Basically, these laws assert that you can build actions with <> and it’ll behave in the way you expect.

Here are a couple of examples to help you think about monoid actions.

Yes, SourcePosDelta is a monoid action on SourcePos. Adding a SourcePosDelta to a SourcePos gives you a new SourcePos representing somewhere later in the file — a SourcePosDelta represents the action of moving to a later location. You can convince yourself that the definition of ract does indeed satisfy the laws I outlined above:
```
instance RAction SourcePos SourcePosDelta where
    ract sp delta = SourcePos {
        line = line sp + lines delta,
        col = (if lines delta == 0 then col sp else 0) + cols delta
    }
```
I first learned about monoid actions (well, group actions) during a crystallography course at university. Crystallographers are very concerned with symmetry, because crystals are repeating structures which look the same in every direction. Crystals can be categorised by the collection of rotations, reflections and translations (the space group) under which the crystal looks the same. You monoidally build up a sequence of spatial transformations, and then use those transformations to act on a crystal.

A more familiar way of phrasing the same example: When you go hiking with written directions, you can think of the directions as acting on your current location. When you follow a direction such as “walk 200 metres”, you update your location accordingly.
Any monoid can always be thought of as acting upon itself, simply by defining act = (<>).

Actions All the Way Down

It turns out monoid actions can also explain the strange asymmetry in SourcePosDelta’s (<>) method. When computing delta1 <> delta2, we can think of delta2’s lines as acting on delta1’s cols.

newtype Lines = Lines Natural deriving Monoid via (Sum Natural)
newtype Cols = Cols Natural deriving Monoid via (Sum Natural)

instance RAction Cols Lines where
    ract c (Lines 0) = c
    ract _ _ = Cols 0

Lines’s action on Cols is to erase the Cols altogether when the number of Lines is not zero. It’s a weirdly degenerate monoid action, but it’s an action nonetheless. (It seems like Lines basically represents an annihilator for Cols.)

With Lines’s action on Cols in hand, SourcePosDelta’s Monoid instance can be explained as an instance of a (right) semi-direct product. A semi-direct product is like a regular product type (a, b), except its Monoid instance allows for one of the fields to interfere with the other by acting on it:

data RSemiDirect a b = RSD a b

instance (Monoid a, Monoid b, RAction a b) => Monoid (RSemiDirect a b) where
    mempty = RSD mempty mempty

    (RSD x1 y1) <> (RSD x2 y2) = RSD
        (ract x1 y2 <> x2)
        (y1 <> y2)

RSemiDirect a b is a monoid when b’s action on a respects a’s monoidal structure:

Acting on an empty monoid produces another empty monoid: ract mempty x == mempty.
b’s monoidal structure distributes over a’s: ract (x <> y) z == ract x z <> ract y z.

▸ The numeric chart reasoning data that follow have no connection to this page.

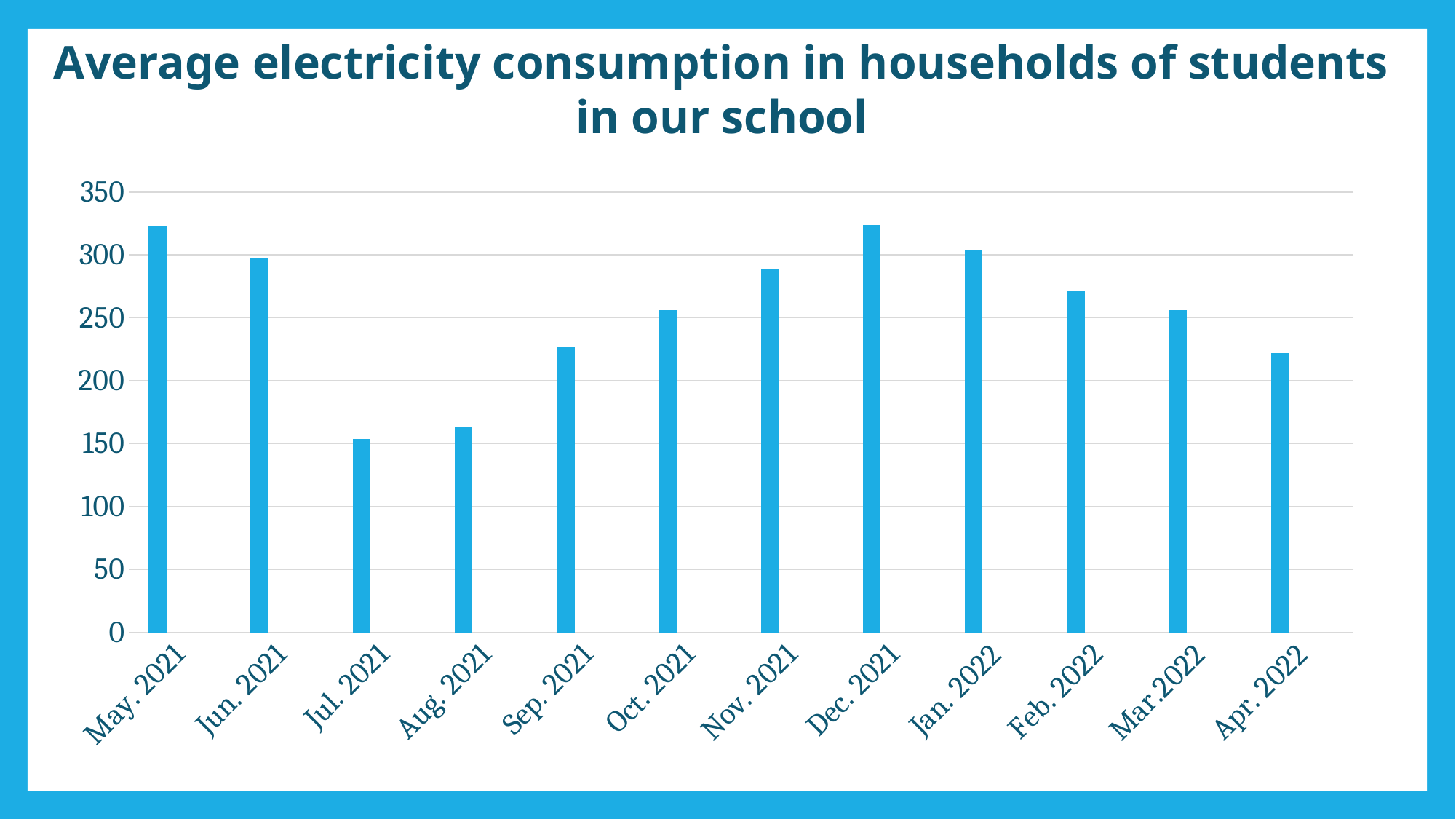
What kind of chart is shown on the slide? Bar chart Which is larger, the value for Feb. 2022 or the value for Apr. 2022? Feb. 2022 Which month has the lowest average electricity consumption? Jul. 2021 Do the values rise or fall from Jul. 2021 to Dec. 2021? rise Is the value for Apr. 2022 greater or less than 250? less What is the title of the chart? Average electricity consumption in households of students in our school Is the value for Jul. 2021 greater or less than 200? less How many months are plotted on the chart? 12 Is the value for Sep. 2021 greater or less than 250? less Which is larger, the value for Jun. 2021 or the value for Jul. 2021? Jun. 2021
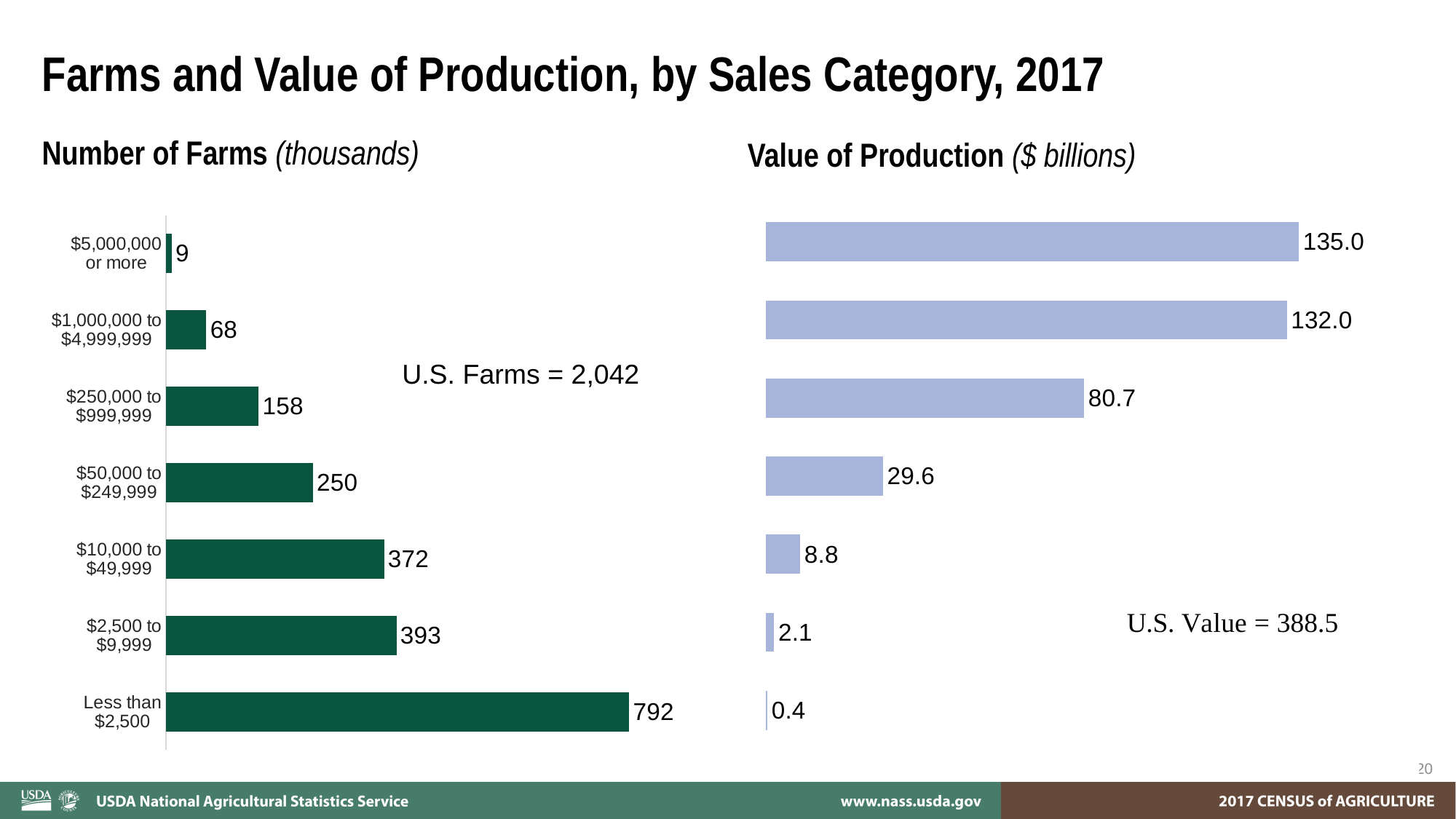
In the Value of Production chart, what is the value for the $250,000 to $999,999 category? 80.7 In the Value of Production chart, which sales category has the highest value of production? $5,000,000 or more In the Number of Farms chart, which sales category has the lowest number of farms? $5,000,000 or more How many sales categories are shown in the Number of Farms chart? 7 In the Value of Production chart, what is the value for the $2,500 to $9,999 category? 2.1 In the Value of Production chart, what is the difference between the $5,000,000 or more and $1,000,000 to $4,999,999 categories? 3.0 What kind of chart is the Value of Production chart? Bar chart In the Number of Farms chart, what is the value for the Less than $2,500 category? 792 In the Value of Production chart, which is larger: the value for $50,000 to $249,999 or $10,000 to $49,999? $50,000 to $249,999 In the Number of Farms chart, what is the total number of U.S. farms stated on the slide? 2,042 In the Number of Farms chart, which is larger: the value for $50,000 to $249,999 or $250,000 to $999,999? $50,000 to $249,999 In the Number of Farms chart, what is the difference between the $2,500 to $9,999 and $10,000 to $49,999 categories? 21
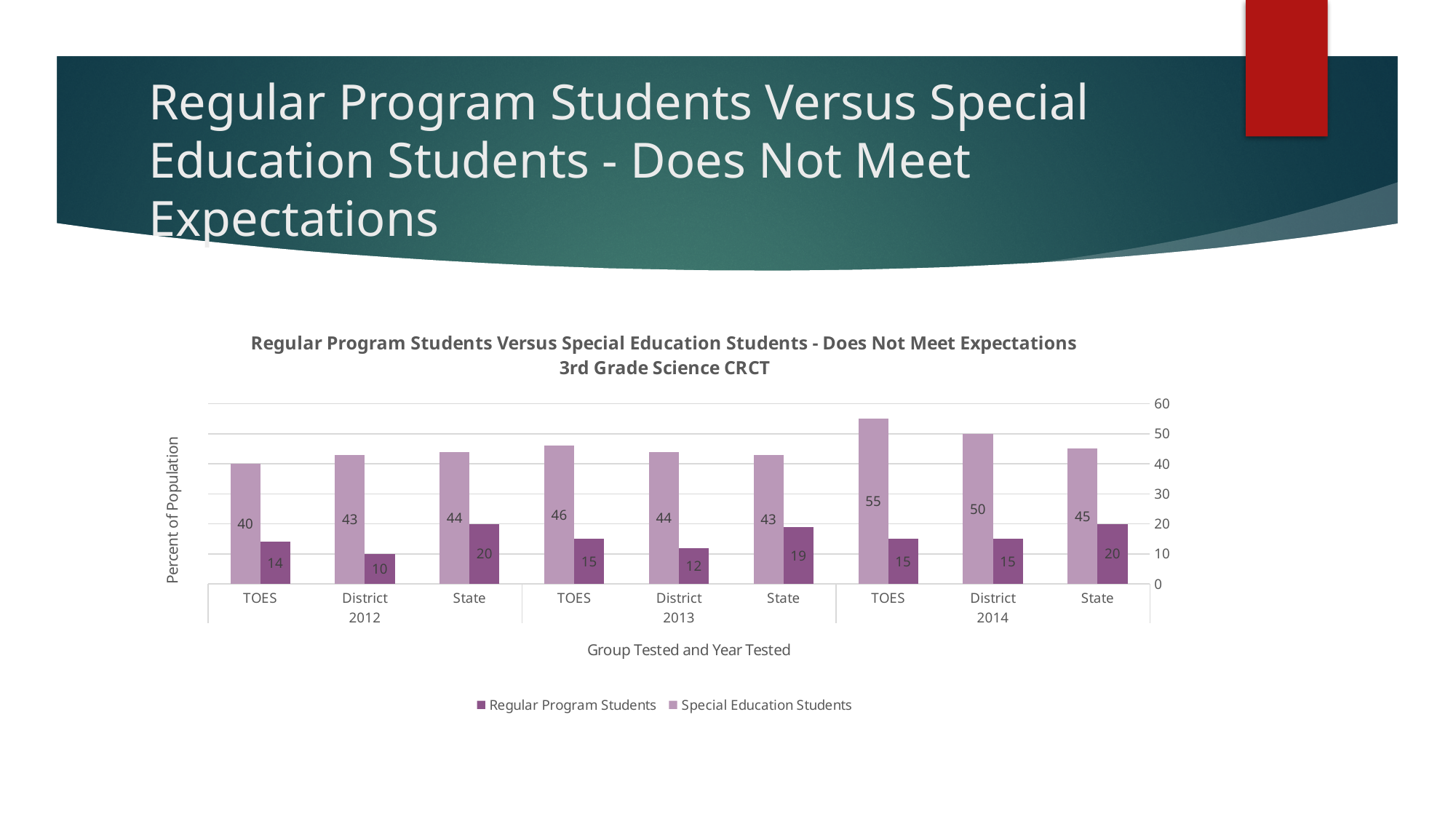
What is the label of the y axis? Percent of Population Which group and year has the highest value for Special Education Students? TOES 2014 What is the value for Regular Program Students at District in 2012? 10 What is the value for Special Education Students at TOES in 2014? 55 How many bars are plotted for Regular Program Students? 9 How many series does the legend list? 2 Which group and year has the lowest value for Regular Program Students? District 2012 What is the value for Regular Program Students at State in 2013? 19 What is the difference between Special Education Students and Regular Program Students at TOES in 2014? 40 Does the Special Education Students value at TOES rise or fall from 2012 to 2014? Rise What kind of chart is shown on the slide? Bar chart Which is larger: the Special Education Students value at District in 2014 or at State in 2014? District 2014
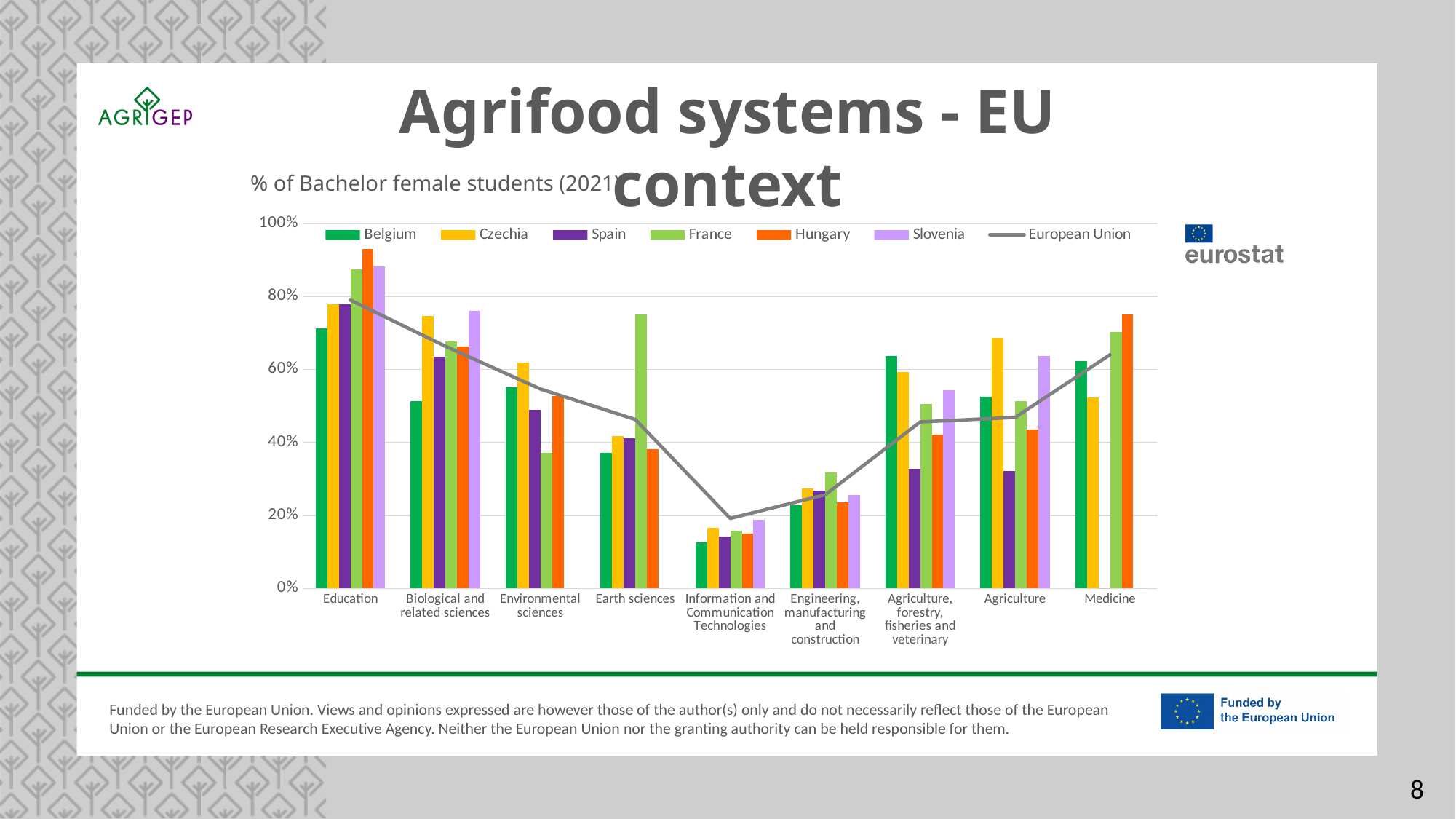
In Earth sciences, which is larger: the value for France or the value for Belgium? France What kind of chart is shown on the slide? combination bar and line chart How many series does the legend list? 7 How many fields of study are shown along the x axis? 9 Is the value for Hungary in Education greater or less than 80%? greater Is the value for France in Earth sciences greater or less than 60%? greater Is the value for Belgium in Information and Communication Technologies greater or less than 20%? less Does the European Union line rise or fall from Education to Information and Communication Technologies? fall In which field of study is the Hungary bar the highest? Education What is the subtitle printed above the chart? % of Bachelor female students (2021) In which field of study is the European Union line at its lowest point? Information and Communication Technologies In Agriculture, which is larger: the value for Czechia or the value for Belgium? Czechia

I won’t prove it here, but these do hold for Lines’s action on Cols. So we have a clean explanation for SourcePosDelta’s asymmetric monoidal structure in terms of the semi-direct product:

type SourcePosDelta = RSemiDirect Cols Lines

I first read about semi-direct products a few years ago in the “twisted functors” paper. They use semi-direct products to manage pointer arithmetic while writing to buffers — monoidally building up an offset and using it to act on a base pointer. They also give a couple of other examples.